DESIGN: Ten boys with constitutional delay of growth and puberty, mean age 13.8 years (range 12.4-15.5) were studied. Twenty-four-hour serum concentration profiles of GH, LH and FSH were constructed by drawing blood samples at 20-minute intervals. Three study occasions over a period of 6 months were chosen to assess hormone concentrations before, during and 6 weeks after a 3-month course of oxandrolone (2.5 mg once daily) therapy.

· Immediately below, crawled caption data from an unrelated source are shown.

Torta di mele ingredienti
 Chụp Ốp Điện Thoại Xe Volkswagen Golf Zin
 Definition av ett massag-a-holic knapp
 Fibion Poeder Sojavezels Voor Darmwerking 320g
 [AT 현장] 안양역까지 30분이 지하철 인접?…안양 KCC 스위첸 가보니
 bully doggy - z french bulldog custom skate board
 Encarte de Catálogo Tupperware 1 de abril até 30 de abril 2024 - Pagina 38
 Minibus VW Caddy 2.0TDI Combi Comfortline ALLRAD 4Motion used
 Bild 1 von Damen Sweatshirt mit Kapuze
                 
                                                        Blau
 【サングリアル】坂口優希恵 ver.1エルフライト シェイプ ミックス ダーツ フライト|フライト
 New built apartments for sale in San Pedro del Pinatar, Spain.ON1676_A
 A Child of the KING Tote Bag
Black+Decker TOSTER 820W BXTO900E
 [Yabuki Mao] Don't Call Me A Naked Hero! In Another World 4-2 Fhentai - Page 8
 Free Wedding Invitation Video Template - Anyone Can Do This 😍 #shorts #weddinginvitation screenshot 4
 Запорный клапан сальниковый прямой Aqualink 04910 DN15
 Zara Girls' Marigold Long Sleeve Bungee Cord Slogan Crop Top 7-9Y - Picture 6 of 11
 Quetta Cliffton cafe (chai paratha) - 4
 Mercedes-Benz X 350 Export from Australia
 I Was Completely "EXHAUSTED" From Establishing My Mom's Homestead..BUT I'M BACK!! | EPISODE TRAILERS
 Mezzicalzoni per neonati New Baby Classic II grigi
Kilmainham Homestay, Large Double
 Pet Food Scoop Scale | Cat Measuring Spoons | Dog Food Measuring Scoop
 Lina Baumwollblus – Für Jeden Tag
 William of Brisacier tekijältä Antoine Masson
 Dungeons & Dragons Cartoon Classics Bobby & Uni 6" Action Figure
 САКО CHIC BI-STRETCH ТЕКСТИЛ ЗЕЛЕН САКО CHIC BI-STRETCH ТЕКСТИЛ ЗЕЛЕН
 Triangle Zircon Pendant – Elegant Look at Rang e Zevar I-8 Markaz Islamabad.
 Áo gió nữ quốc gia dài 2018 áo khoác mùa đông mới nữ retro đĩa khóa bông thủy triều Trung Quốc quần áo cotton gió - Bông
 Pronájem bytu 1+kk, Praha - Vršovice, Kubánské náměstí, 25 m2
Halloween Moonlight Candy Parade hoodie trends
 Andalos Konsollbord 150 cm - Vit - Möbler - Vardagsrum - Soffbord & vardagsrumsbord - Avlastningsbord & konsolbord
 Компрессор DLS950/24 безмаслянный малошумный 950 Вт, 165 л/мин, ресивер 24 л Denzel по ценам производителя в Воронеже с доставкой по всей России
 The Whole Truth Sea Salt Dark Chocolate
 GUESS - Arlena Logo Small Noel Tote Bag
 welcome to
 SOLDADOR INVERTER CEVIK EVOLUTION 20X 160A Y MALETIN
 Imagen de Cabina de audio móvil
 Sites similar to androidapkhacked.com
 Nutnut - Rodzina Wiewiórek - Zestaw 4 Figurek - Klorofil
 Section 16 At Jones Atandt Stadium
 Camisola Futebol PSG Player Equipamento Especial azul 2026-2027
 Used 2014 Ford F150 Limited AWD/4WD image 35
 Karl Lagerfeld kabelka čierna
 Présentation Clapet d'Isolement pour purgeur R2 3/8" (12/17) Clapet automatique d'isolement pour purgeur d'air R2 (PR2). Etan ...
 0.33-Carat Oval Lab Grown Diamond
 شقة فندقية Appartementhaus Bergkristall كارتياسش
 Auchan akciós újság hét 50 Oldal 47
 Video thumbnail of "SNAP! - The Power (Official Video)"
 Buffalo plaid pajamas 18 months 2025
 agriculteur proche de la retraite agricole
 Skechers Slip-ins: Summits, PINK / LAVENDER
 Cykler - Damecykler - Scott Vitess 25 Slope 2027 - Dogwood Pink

RESULTS: Growth velocity increased during oxandrolone treatment and stayed higher after therapy (pre 3.9 +/- 0.5; on 6.3 +/- 0.8; post 6.4 +/- 0.9 cm/year (mean +/- SEM) two way ANOVA, F = 5.3, P = 0.02). Oxandrolone had androgenic effects, suppressing mean serum LH concentrations from 1.7 +/- 0.3 to 1.1 +/- 0.2 U/I and serum testosterone concentrations from 1.9 +/- 0.6 to 0.8 +/- 0.1 nmol/l. SHBG concentrations were also reduced from 130.9 +/- 14.6 to 30.7 +/- 7.3 nmol/l. Serum GH concentration fell slightly from 5.9 +/- 0.6 to 4.8 +/- 0.5 mU/l. After cessation of treatment, there was a significant 'rebound' in mean 24-hour serum LH (2.6 U/l +/- 0.4) and testosterone concentrations (3.2 +/- 0.9 nmol/l) but no change in serum GH concentrations. SHBG values also rose but not to the same extent as those observed before therapy (82.0 +/- 8.4 nmol/l). There were no statistically significant differences in serum concentrations of FSH, DHEAS, IGF-I and insulin over the study period. In a stepwise multiple regression analysis of factors that might influence the growth rate observed, the 24-hour mean serum testosterone concentration and the treatment (on or off) with oxandrolone were the main influences. The relationship was described by the equation Height velocity = 0.69 (24-hour mean serum testosterone concentration)+1.70 (treatment regimen)+3.37 (adjusted R2 = 0.35, F = 8.39, P = 0.001).
CONCLUSIONS: Oxandrolone has an androgenic action as shown by changes in serum LH, testosterone and SHBG concentrations and by the lack of effect on FSH. No effect of oxandrolone on the GH axis was documented. We suggest that the growth promoting effects of oxandrolone are related in part to the mild androgenic effects of the steroid and the growth acceleration following oxandrolone withdrawal may reflect increasing total serum testosterone concentrations and decreasing levels of SHBG and progress in puberty.
A
ALIN
Guest
I think it depends on the dosage and length.
I have seen bloodwork that showed suppression.
I would always use a PCT following an ANAVAR cycle.